PASSAGE:
______

# 13ft NRS otter



## Norcalocal (Mar 31, 2016)

I recently acquired a 13 ft NRS otter. It's in decent shape with one patch on the main tube. I'm concerned about taking it on class IV and V water because it only has two main tube chambers, however the previous owner told me he had taken it on class V. Does anyone have any experience with the two chamber Otters. Are there any recommendations, precautions, or advise about this type of boat? I plan to run it with oars, paddles, and both.


----------



## dirtbagkayaker (Oct 29, 2008)

The otter is a good boat. If it is self bailing and in good shape. Chambers usually don't go and if they do, one is better than none and 3 out of four still sucks. Your right to be concerned about class 5 water. Not just with the quality of gear but the level of talent needed from the crew. The overwhelming majority of boaters skilled enough to captain class 5 in a raft would know the answers to your question. So because you need to ask, my response to you would be to stay out of class 5 water. Start slow and see what you can accomplish. Run hard class 3 to easy 4 road side. if all good then move up.


----------



## Norcalocal (Mar 31, 2016)

Thanks for the feedback, that gives me some confidence that the boat can handle some more challenging water. I also appreciate your advise to work up to the skill level necessary for harder water; I am experienced rowing and paddling rivers that have several class 4 and a few class 5 rapids.


----------



## Noswetnam (Mar 8, 2016)

I ve had 2001 otter since it was new and still serves me well. It's been on everything from the tatshenshini to cataract to day trip paddle boating. Yes there are better boats out there and there are things I don't like ie lack of handles, d rings ( easily fixable) the 2 tube Chambers with valves on the side of the boat make it a pain to deflate. It's been a great boat plan on passing it on to the kids. As far as running class v with it ...Have fun


----------



## Norcalocal (Mar 31, 2016)

Noswetnam said:


> I ve had 2001 otter since it was new and still serves me well. It's been on everything from the tatshenshini to cataract to day trip paddle boating. Yes there are better boats out there and there are things I don't like ie lack of handles, d rings ( easily fixable) the 2 tube Chambers with valves on the side of the boat make it a pain to deflate. It's been a great boat plan on passing it on to the kids. As far as running class v with it ...Have fun


Exact response I was hoping to hear! Thanks


----------



## Quiggle (Nov 18, 2012)

I own an Otter 13. Its from 2013 and has three main chambers and the floor. I plan on taking it out to the kern this year as a paddle rig. I used to run an otter 12 on the Kern. Have run the Forks and all the lower sections in that boat. It didn't bail as fast a 13-e but is small light and paddles great! Small boats are fun!


----------



## brendodendo (Jul 18, 2004)

I'd say run the boat on a few IV runs and get used to it. Then step it up once your confident with the boat (and crew).

Thread Jack Alert: Quiggle, When are you headed out for some Kern action? I have had the Forks on my To Do list for some time now. Defiantly want to get on it if it runs this year. Hit me up on PM.


----------



## Quiggle (Nov 18, 2012)

Well the wife and I are in the process of moving to Phoenix. Ideally Ill be out there anywhere from the last week in May to the end of June? The Forks is bad ass, very committing and the most technical continous class 5 I've ever run, well there is Cherry Creek too. My days of running the forks at 2 grand plus are done, Id be interested around 900-1200 ish. Also hoping the damn dam makes a lower season happen to. 

I have many good friend in the kern river valley that would love to talk logistics and planning a forks trip if your in the area.


----------

______

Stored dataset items
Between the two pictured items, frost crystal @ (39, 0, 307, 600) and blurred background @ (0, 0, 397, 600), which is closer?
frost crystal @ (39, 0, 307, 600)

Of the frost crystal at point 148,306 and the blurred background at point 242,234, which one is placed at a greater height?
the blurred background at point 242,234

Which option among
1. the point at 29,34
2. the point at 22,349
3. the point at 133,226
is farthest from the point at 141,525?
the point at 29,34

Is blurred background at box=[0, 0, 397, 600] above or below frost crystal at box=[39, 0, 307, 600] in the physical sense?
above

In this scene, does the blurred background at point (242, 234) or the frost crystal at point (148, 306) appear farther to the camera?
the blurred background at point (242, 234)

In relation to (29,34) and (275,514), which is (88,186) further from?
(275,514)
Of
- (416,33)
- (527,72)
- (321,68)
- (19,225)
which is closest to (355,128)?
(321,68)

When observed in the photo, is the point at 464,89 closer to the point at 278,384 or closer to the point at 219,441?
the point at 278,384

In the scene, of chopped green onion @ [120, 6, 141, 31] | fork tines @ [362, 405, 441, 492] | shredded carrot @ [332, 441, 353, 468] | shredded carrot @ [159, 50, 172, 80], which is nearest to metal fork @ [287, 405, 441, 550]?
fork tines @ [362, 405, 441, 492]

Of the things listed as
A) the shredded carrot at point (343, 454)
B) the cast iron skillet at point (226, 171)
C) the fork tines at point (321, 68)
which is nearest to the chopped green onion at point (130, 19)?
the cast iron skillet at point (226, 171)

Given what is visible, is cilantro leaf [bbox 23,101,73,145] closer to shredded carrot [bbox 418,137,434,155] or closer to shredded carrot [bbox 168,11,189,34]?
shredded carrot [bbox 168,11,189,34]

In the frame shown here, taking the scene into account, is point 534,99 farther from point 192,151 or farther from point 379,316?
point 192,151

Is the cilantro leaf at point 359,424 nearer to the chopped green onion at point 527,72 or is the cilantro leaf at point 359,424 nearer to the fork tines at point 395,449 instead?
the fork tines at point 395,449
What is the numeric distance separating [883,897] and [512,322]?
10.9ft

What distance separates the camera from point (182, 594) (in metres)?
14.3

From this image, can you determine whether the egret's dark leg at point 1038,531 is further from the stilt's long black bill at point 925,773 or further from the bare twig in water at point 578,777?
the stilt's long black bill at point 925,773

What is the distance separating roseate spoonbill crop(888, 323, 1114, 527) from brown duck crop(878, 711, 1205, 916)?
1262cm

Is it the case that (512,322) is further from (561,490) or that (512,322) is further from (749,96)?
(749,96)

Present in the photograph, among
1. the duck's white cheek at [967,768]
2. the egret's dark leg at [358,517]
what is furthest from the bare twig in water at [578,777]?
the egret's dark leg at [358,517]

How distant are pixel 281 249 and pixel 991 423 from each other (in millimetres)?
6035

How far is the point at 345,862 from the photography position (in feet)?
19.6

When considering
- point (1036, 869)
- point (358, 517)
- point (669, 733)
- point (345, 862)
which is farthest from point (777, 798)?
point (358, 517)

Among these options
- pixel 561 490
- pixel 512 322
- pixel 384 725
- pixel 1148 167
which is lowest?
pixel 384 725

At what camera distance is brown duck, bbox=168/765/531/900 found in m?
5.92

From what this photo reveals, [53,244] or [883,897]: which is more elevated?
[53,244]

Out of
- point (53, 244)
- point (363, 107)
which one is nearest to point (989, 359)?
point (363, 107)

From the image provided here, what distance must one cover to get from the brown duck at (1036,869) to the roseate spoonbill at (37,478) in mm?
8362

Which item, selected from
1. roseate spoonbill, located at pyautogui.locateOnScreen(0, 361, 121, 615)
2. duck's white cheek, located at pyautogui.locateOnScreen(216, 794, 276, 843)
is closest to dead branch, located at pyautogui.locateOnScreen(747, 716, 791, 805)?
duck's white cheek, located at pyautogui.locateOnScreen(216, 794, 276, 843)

______

THE EXERCISE: From the forum thread about the 13 ft NRS Otter, extract word for word the portion starting with "I own an Otter" and going on through "me up on PM.".

WRITTEN ANSWER:
I own an Otter 13. Its from 2013 and has three main chambers and the floor. I plan on taking it out to the kern this year as a paddle rig. I used to run an otter 12 on the Kern. Have run the Forks and all the lower sections in that boat. It didn't bail as fast a 13-e but is small light and paddles great! Small boats are fun!


----------



## brendodendo (Jul 18, 2004)

I'd say run the boat on a few IV runs and get used to it. Then step it up once your confident with the boat (and crew).

Thread Jack Alert: Quiggle, When are you headed out for some Kern action? I have had the Forks on my To Do list for some time now. Defiantly want to get on it if it runs this year. Hit me up on PM.